◆ Trecho ◆
☆ ☆ ☆ ☆ ☆ ☆ ☆
Já assentada a essencialidade dos títulos de créditos para o desenvolvimento da economia moderna, cumpre-nos investigar a influência de sua dinâmica em face da marcha do avanço tecnológico. Vivemos hoje o que alguns autores chamam de “era da informação” ou “sociedade em rede”, caracterizada pela multiplicação das formas de interação, armazenamento e transmissão de informações.

No campo das relações comerciais, a utilização dos meios informáticos impôs velocidade e eficiência aos processos envolvidos nas relações mercantis, permitindo transações em tempo real, encurtando a distância entre contratantes e agilizando a concretização dos fins visados.

Se o direito não é uma ciência estática, devendo acompanhar as mudanças que defluem do progresso social, tampouco o é o direito comercial, notadamente o ramo mais dinâmico e flexível das ciências jurídicas, cuja função precípua é solucionar conflitos e regular as relações mercantis. Sabe-se que, via de regra, as mutações nas práticas negociais se antecedem à legislação, cabendo a este ramo do direito a tarefa (não fácil) descompatibilizar as novas práticas consuetudinárias à sua normatização no mundo jurídico.
☆ ☆ ☆ ☆ ☆ ☆ ☆
◆ O que fazer ◆
Reproduza fielmente o trecho acima sobre títulos de crédito, começando nas palavras "Já assentada a" e parando logo após "transmissão de informações.".

◆ Linhas exibidas ◆
☆ ☆ ☆ ☆ ☆ ☆ ☆
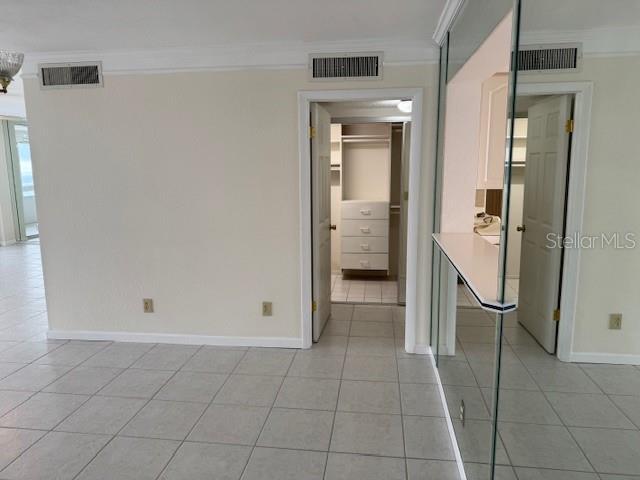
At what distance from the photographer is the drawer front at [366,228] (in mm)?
5734

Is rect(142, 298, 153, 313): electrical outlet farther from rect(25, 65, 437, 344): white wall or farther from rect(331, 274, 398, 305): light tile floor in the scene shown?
rect(331, 274, 398, 305): light tile floor

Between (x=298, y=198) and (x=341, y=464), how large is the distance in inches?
75.5

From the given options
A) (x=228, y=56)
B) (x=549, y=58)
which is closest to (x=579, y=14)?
(x=549, y=58)

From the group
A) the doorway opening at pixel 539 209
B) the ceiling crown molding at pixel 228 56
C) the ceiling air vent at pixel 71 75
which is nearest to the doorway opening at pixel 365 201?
→ the ceiling crown molding at pixel 228 56

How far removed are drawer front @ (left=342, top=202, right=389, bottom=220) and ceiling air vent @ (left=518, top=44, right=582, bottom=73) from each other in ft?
14.2

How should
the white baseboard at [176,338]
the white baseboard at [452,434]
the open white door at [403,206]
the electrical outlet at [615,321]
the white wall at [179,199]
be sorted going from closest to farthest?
1. the electrical outlet at [615,321]
2. the white baseboard at [452,434]
3. the white wall at [179,199]
4. the white baseboard at [176,338]
5. the open white door at [403,206]

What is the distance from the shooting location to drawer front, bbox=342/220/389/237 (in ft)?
18.8

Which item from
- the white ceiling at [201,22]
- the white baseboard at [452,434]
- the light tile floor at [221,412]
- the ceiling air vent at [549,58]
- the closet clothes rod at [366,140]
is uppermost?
the white ceiling at [201,22]

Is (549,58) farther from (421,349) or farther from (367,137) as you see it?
(367,137)

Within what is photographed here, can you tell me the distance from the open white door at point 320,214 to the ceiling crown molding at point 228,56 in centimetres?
41

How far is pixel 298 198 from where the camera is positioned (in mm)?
3480

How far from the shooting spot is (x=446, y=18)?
103 inches

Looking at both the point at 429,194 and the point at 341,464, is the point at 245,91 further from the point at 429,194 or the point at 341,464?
the point at 341,464

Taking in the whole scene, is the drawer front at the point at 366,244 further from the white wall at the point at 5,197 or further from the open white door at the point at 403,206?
the white wall at the point at 5,197
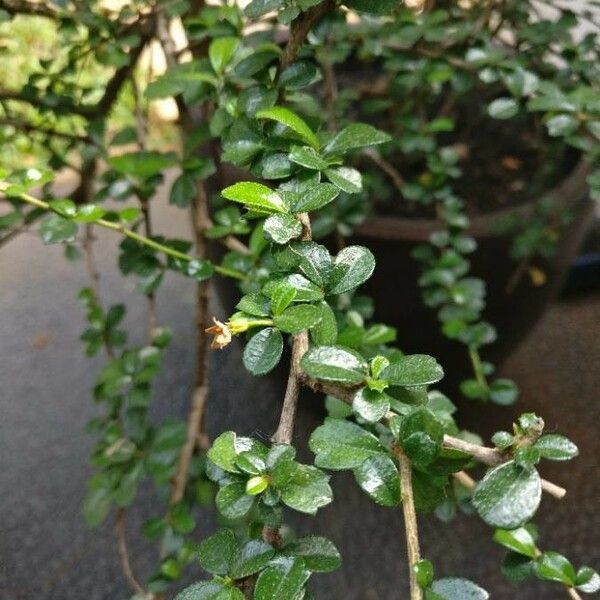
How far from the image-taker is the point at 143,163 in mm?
☆ ☆ ☆ ☆ ☆ ☆ ☆
◆ Solução ◆
Já assentada a essencialidade dos títulos de créditos para o desenvolvimento da economia moderna, cumpre-nos investigar a influência de sua dinâmica em face da marcha do avanço tecnológico. Vivemos hoje o que alguns autores chamam de “era da informação” ou “sociedade em rede”, caracterizada pela multiplicação das formas de interação, armazenamento e transmissão de informações.